Waiting for Arafat

Sweeping through the Middle East in early March, US vice president Dick Cheney told his hosts, including the Saudis, that a US military offensive against Iraq was fixed and final and would take place soon. He left the distinct impression that the assault was scheduled for late spring to spare US troops the stifling summer heat of the Iraqi desert, where temperatures can top 50 degrees centigrade (120 degrees F).


When US secretary of state Colin Powell followed in Cheney’s footsteps in mid-April, he passed a similar message in closed-door conferences with regional leaders, assuring them that Washington would move against Iraq very soon.


Things began changing after Powell’s departure when Israel’s Operation Defensive Shield against Palestinian terror strongholds on the West Bank shifted into high gear.
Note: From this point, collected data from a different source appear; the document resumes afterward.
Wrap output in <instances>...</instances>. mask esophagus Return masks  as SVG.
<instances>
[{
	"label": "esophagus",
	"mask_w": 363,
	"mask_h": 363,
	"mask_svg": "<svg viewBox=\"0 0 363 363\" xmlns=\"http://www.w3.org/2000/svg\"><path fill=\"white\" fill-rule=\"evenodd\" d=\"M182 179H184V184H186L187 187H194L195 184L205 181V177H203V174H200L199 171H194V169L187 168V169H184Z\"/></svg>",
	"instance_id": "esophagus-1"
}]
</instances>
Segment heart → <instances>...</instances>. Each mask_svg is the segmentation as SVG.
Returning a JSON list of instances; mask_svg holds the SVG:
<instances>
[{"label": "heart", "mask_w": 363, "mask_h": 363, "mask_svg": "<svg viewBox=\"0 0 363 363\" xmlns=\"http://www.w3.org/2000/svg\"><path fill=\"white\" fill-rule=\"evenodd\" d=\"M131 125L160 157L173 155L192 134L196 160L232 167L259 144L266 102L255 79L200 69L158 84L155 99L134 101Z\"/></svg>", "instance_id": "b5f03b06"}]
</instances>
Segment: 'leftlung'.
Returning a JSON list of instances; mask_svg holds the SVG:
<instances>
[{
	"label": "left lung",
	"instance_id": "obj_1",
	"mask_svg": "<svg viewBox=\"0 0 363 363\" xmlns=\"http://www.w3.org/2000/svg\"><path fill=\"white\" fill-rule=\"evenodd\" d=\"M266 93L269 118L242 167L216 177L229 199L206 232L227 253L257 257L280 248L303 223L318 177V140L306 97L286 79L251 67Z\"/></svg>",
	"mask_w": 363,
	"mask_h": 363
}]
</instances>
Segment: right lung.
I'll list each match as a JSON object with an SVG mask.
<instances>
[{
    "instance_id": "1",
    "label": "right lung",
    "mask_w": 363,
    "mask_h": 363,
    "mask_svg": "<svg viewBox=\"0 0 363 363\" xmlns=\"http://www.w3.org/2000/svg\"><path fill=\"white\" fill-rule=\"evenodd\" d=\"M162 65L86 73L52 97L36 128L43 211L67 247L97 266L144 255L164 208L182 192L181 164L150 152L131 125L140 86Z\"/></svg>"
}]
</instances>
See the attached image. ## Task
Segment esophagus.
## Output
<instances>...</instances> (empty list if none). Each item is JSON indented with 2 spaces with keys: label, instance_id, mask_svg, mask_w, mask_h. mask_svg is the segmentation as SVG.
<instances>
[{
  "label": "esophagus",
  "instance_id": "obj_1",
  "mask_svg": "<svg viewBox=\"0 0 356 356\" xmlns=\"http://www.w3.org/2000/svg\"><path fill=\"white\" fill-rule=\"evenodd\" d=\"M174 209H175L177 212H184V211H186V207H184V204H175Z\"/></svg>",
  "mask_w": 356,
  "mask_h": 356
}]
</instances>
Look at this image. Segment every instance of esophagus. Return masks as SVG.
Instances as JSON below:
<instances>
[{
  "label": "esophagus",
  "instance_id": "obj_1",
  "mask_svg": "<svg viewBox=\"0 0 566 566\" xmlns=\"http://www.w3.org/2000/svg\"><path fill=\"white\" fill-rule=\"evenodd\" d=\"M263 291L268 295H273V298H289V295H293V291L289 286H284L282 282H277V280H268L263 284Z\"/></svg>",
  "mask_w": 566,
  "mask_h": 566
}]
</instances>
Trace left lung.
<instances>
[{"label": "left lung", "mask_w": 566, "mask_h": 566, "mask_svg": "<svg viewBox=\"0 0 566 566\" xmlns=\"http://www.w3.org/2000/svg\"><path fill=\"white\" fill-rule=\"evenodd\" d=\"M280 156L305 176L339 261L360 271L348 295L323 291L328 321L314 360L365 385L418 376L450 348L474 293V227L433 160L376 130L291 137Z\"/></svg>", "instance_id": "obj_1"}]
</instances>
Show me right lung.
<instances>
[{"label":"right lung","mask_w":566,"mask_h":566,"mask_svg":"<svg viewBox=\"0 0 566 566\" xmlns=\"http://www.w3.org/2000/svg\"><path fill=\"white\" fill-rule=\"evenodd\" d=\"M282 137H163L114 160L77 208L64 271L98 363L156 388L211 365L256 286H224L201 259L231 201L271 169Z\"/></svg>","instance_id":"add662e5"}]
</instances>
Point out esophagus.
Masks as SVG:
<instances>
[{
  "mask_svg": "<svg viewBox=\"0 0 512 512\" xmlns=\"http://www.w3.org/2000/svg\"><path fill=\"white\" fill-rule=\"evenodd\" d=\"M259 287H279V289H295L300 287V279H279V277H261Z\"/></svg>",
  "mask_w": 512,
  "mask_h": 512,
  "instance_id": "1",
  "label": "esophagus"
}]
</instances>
US defense secretary Donald Rumsfeld posed a rhetorical question to several Arab and Israeli leaders: Since a military campaign was already underway against Yasser Arafat, might it not be better to stamp out Palestinian and Hizbollah terror before taking on Iraq?
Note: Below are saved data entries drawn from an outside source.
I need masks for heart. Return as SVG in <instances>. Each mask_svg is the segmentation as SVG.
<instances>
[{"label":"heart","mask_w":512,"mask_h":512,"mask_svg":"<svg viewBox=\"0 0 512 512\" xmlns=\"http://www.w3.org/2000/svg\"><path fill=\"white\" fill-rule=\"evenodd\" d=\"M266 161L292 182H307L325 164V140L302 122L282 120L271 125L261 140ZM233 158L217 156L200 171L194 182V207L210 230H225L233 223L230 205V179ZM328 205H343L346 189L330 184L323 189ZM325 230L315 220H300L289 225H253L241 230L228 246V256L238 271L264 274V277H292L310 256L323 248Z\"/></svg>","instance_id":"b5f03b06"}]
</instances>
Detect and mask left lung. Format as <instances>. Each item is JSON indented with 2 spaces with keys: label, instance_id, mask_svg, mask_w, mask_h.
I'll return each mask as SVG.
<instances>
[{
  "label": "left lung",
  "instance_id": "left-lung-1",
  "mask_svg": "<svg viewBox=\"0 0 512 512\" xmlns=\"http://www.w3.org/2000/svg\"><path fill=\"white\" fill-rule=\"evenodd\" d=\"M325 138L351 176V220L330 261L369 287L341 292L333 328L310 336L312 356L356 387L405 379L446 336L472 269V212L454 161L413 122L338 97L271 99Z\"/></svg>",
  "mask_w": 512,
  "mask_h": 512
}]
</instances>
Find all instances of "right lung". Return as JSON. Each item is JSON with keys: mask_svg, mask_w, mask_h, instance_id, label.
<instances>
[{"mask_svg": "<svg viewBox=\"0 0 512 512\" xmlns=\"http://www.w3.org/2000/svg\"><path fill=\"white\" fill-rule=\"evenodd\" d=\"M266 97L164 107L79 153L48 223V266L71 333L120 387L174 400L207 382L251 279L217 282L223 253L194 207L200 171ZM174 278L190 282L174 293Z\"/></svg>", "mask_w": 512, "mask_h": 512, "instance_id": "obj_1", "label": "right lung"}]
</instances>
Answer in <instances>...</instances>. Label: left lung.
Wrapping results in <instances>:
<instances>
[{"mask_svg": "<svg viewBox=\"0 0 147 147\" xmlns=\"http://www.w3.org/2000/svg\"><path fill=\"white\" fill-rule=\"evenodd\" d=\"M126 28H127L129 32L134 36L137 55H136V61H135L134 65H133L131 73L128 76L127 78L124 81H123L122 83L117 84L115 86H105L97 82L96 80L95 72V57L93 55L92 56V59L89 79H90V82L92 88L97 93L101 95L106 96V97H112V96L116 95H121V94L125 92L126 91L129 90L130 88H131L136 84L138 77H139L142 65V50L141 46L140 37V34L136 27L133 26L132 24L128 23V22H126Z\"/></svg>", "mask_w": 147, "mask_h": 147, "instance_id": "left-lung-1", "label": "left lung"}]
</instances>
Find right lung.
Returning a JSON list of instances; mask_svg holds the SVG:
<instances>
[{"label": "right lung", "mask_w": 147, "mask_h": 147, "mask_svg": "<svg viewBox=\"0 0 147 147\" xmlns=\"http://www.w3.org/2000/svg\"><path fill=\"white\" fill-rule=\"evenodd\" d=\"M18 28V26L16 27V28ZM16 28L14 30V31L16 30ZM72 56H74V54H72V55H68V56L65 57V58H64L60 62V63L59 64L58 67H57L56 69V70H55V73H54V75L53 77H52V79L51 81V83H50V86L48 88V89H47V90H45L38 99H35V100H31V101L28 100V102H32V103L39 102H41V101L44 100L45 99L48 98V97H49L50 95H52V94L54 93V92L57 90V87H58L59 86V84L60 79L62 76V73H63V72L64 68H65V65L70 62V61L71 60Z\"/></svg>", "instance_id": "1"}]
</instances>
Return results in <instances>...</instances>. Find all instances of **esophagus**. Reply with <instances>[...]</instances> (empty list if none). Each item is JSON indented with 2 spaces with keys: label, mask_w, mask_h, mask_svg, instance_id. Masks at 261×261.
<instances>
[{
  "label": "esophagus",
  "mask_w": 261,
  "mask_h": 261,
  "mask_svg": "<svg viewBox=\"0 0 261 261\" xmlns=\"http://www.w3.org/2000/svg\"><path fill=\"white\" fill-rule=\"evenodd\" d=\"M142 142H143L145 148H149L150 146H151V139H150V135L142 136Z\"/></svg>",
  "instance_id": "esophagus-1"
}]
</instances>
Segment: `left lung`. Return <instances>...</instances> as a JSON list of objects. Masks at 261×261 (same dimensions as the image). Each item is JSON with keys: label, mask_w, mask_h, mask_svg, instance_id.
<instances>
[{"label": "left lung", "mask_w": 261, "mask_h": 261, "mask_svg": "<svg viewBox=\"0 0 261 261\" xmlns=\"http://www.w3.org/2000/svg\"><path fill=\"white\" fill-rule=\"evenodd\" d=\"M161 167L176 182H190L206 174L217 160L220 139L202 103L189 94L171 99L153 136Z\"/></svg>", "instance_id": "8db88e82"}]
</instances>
It was a rare hint from a top US government official to foreign leaders that an attack on Iraq might not be as imminent as they had been led to think.


After repeated probes by DEBKA-Net-Weekly’s sources in Washington, and in numerous Middle Eastern capitals, it begins to look as though US President George W. Bush has decided not to go to war against Iraq until the “Arafat problem” is disposed of. He has accepted Powell’s argument that Washington’s interests and standing in the world would suffer unless the Arab world and Europe were properly prepared for the action in advance.


Disseminating this scenario may, however, be no more than a diversionary tactic, as the Boston Globe, breaking away from the US media pack, reported in an April 28 story headlined “Pentagon finalizing Iraq plans”. The Globe quoted Jay Farrar, a former senior Defense Department official, who is now director of special projects at the Center for Strategic and International Studies, a centrist Washington think tank. Referring to the impression that the current Bush administration would hold off attacking Iraq for at least several months, Farrar said that this thinking no longer may be true. “I think it’s very much a possibility sooner rather than later,” he said. “There are a number of reasons, some of which are rooted in… hard fact: Saddam Hussein is a bad guy and he and his people are building bad things. A lot of this is rooted as well in wanting to go in and clean up a mess that wasn’t cleaned up 11 years ago in the Gulf War.”


DEBKA-Net-Weekly‘s sources cite many Gulf and the Middle East as admitting themselves baffled as to president Bush’s intentions. They reveal that Israeli prime minister Ariel Sharon, who leaves late on Saturday for his fifth White House visit since taking office, told close confidants that he does not understand why Bush decided to link the US attack on Iraq with Arafat’s fate and that he was extremely concerned.


Meanwhile, DEBKA-Net-Weekly ‘s military sources say US and British special forces continue to operate quietly inside Iraq. Israeli and Jordanian special units are taking part in some of those incursions on an ad hoc basis.


US special forces have been deployed in three areas in Iraq: the Kurdish areas of northern Iraq ranging south from the Syrian-Turkish border to the oil cities of Mosul and Kirkuk, including the western desert near the frontier with Syria; the western region of central Iraq along the border with Jordan and in the central Syrian Desert, across from cities and towns surrounding Baghdad – mainly in areas surrounding Wadi Gowdaf; and the south, mainly in the Shat al-Arab and Urr regions. Although these commandos have been on the ground for a month and a half, details of their activities are still sketchy. But DEBKA-Net-Weekly‘s military sources report that US commandos have engaged the Iraqi army, attacking tank concentrations, missiles and convoys. Both sides stay mum about the fighting.


Meanwhile, the latest information gleaned by DEBKA-Net-Weekly from US military sources in the Middle East suggests stormy military activity in mid-May.